The Tokayev Interview and Nazarbayev’s Long Shadow

L’interview de Tokaïev et la longue ombre de Nazarbaïev

De tous les nombreux morceaux et pièces pour analyser le récent discours du président kazakh Kassym-Jomart Tokayev entretien avec le journal public Egemen Qazaqstan, son commentaire en réponse à une question sur un système de « double pouvoir » apparaît comme un lapsus presque freudien. Tokayev a déclaré qu’à un moment donné après le Troubles de janvier 2022 il « a ouvertement déclaré à Noursoultan Abishoul Nazarbaïev que l’arrogance politique de ses proches collaborateurs avait presque détruit le pays ».

Tokaïev n’a évidemment pas cité de noms, et il ne fait certainement pas référence à lui-même. Mais « proche associé » serait une description appropriée de Tokaïev, au moins avant janvier 2022. Toute l’histoire politique de Tokaïev était étroitement liée à celle de Nazarbaïev. Son accession au pouvoir a été spécifiquement orchestrée par l’ancien président, mais cela n’a pas nécessairement été un choc pour les observateurs proches.

Par exemple, écrit dans The Diplomat en octobre 2018 un observateur avisé a noté que « en tête de la liste de nombreux analystes des successeurs possibles de Nazarbaïev se trouve Kassym-Jomart Tokayev, l’actuel président du Sénat, deuxième au pouvoir derrière Nazarbaïev lui-même ». Elle a cependant poursuivi en écrivant que « là où Tokaïev pourrait échouer, c’est dans l’élaboration de la politique intérieure. Il manque d’expérience dans la mise en œuvre d’initiatives de politique intérieure kazakhe, ce qui pourrait remettre en question son potentiel de leadership à long terme.»

Et en effet, c’est la sphère intérieure qui a présenté à Tokaïev son plus grand défi. Dans son récent entretienTokaïev persiste à dire que les événements de janvier 2022 ont été complotés et orchestrés, affirmant que les « préparatifs » avaient commencé six mois plus tôt lorsque le gouvernement avait pris « une décision mal conçue et illégale d’augmenter fortement le prix du gaz liquéfié ».

C’est une autre sorte de lapsus. Tokayev est devenu président par intérim en mars 2019 lorsque Nazarbayev a démissionné et a été officiellement élu président lors d’un vote anticipé en juin.
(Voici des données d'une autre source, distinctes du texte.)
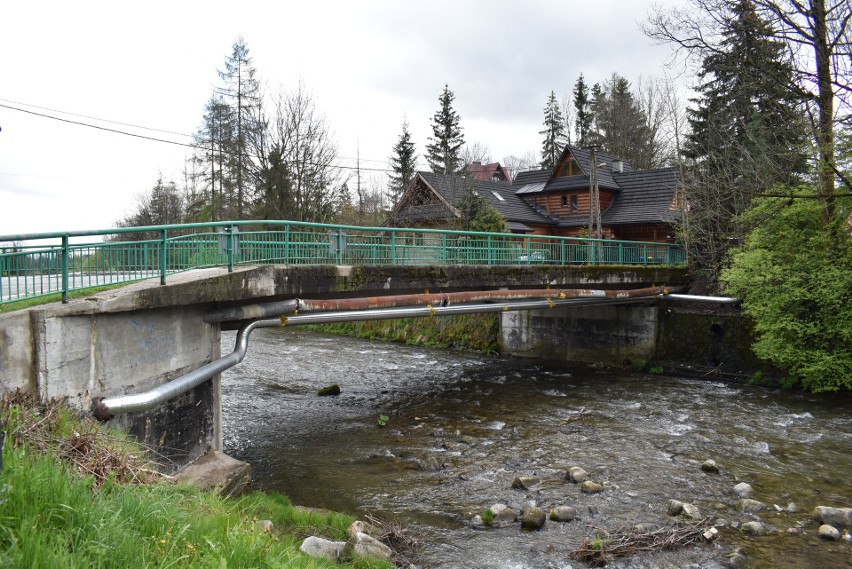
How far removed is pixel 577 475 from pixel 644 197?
89.2ft

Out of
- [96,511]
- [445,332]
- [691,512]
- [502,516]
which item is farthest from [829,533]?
[445,332]

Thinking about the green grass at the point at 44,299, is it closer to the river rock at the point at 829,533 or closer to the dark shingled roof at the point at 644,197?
the river rock at the point at 829,533

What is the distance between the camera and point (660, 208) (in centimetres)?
3162

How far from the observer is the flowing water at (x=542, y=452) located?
737 cm

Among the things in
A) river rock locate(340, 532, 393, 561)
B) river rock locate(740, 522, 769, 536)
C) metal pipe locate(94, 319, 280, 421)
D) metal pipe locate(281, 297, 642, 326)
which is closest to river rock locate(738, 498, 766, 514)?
river rock locate(740, 522, 769, 536)

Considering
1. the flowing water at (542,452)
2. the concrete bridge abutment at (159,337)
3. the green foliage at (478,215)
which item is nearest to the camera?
the concrete bridge abutment at (159,337)

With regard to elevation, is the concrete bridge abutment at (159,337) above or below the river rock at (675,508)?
above

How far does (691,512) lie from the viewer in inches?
315

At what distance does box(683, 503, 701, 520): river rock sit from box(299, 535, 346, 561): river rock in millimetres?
4976

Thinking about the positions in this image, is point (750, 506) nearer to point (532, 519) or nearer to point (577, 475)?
point (577, 475)

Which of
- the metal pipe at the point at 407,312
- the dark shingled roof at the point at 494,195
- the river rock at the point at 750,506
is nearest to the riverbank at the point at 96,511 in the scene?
the metal pipe at the point at 407,312

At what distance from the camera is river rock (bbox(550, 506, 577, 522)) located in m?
7.92

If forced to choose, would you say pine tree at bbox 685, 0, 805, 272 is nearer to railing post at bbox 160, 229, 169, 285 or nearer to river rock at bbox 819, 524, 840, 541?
river rock at bbox 819, 524, 840, 541

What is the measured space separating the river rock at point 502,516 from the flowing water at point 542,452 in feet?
0.45
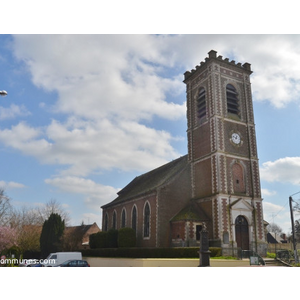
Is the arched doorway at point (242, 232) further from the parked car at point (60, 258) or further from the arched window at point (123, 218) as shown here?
the arched window at point (123, 218)

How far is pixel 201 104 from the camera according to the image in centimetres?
3694

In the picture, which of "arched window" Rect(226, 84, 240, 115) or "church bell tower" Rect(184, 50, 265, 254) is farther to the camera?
"arched window" Rect(226, 84, 240, 115)

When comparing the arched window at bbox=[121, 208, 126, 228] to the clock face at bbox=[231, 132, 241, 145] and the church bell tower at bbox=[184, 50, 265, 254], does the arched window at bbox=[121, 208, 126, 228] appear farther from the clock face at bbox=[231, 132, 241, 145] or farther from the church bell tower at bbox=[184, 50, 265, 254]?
the clock face at bbox=[231, 132, 241, 145]

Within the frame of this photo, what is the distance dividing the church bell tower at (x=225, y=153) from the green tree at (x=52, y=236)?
1525cm

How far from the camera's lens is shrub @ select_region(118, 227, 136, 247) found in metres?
33.8

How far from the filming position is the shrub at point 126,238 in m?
33.8

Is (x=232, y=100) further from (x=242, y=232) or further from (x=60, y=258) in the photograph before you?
(x=60, y=258)

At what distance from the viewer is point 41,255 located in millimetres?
33906

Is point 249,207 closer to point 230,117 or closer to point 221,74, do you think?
point 230,117

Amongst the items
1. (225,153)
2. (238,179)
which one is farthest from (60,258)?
(238,179)

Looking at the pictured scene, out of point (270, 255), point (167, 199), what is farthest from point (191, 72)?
point (270, 255)

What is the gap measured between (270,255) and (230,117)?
47.1 ft

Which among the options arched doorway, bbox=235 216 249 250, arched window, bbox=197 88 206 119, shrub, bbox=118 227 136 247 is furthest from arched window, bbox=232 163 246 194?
shrub, bbox=118 227 136 247

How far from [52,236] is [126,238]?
8.10 m
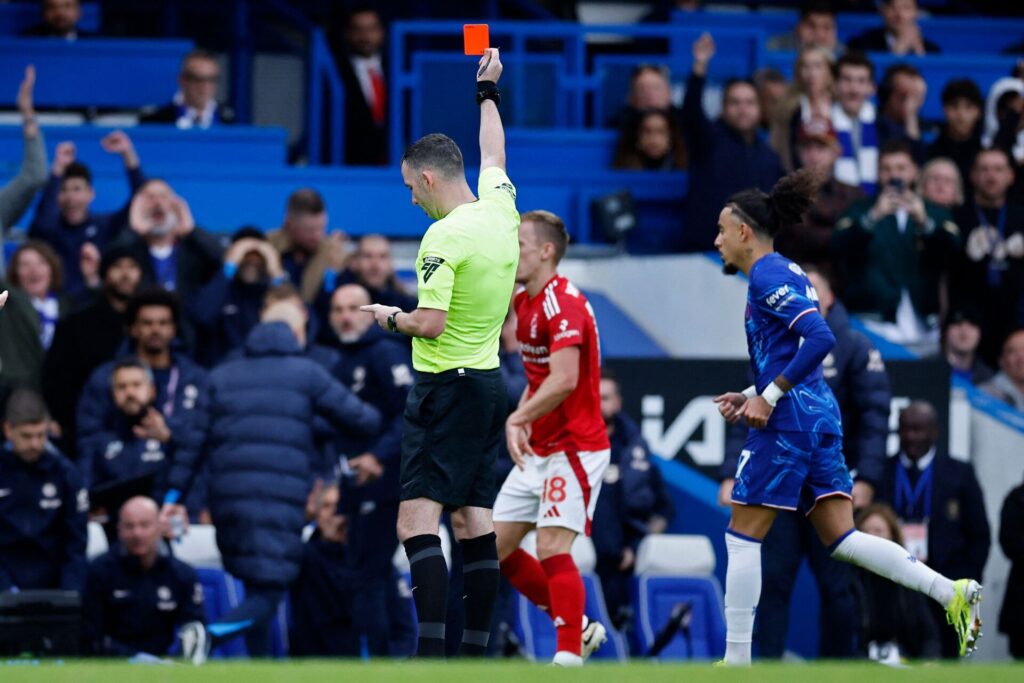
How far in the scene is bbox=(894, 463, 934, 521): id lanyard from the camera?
41.2 ft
Le gouvernement qui a pris cette « décision mal conçue et illégale » était le sien.

Il a également imputé la violence aux « extrémistes, aux groupes criminels et aux extrémistes religieux », cherchant une fois de plus à extérioriser un problème de caractère intrinsèquement national. Du point de vue de l’extrémisme religieux, Le service kazakh de RFE/RL a noté dans son rapport, aucune accusation d’extrémisme religieux n’a été portée contre qui que ce soit dans les très nombreux procès qui ont eu lieu à la suite des événements de janvier. Reporting en anglais de RFE/RL a noté que « (a) hormis une dizaine de membres du groupe islamique fondamentaliste Yakyn Inkar – considéré comme un groupe extrémiste interdit au Kazakhstan – qui ont été arrêtés dans le cadre des manifestations, aucun groupe religieux n’a été pointé du doigt pour son implication présumée dans les manifestations. protestations. »

L’objectif du complot était d’établir le système de « double pouvoir » dont de nombreux analystes prétendaient qu’il existait depuis mars 2019. Nous revenons ici au sommet et à la remarque de Tokayev concernant ce qu’il a dit à Nazarbayev.

« En tout cas », a-t-il poursuivi immédiatement après avoir critiqué les machinations politiques des associés de Nazarbaïev, « je crois qu’il ne devrait pas y avoir de président senior ou junior dans le pays ».

« Partez – ne mendiez pas !« 

On devine à qui s’adresse cette exclamation, à partir du contexte tant sur la page numérique que du milieu politique du moment. Nazarbayev est revenu dans l’actualité ces derniers mois, avec des reportages salaces sur son autobiographie, dans lequel il admet ouvertement être polygameà un 30 décembre rencontre avec le président russe Vladimir Poutine, qui a suscité des discussions sur la question de savoir si l’ancien président préparait un retour. Dans son récent entretienTokayev a déclaré que le moment n’était pas venu pour ses propres mémoires.

L’interview du 3 janvier présente commodément les récits préférés de Tokaïev concernant les troubles de janvier 2022 – ainsi que d’autres sujets, tels que l’affirmation erronée selon laquelle il n’y a pas de prisonniers politiques au Kazakhstan (un commentaire et un sujet qui mérite sa propre analyse séparée) – mais le timing s’efforce également de contrer la résurgence des bavardages sur Nazarbaïev.

Malgré tous ses efforts, Tokaïev ne sortira peut-être jamais de l’ombre de son prédécesseur.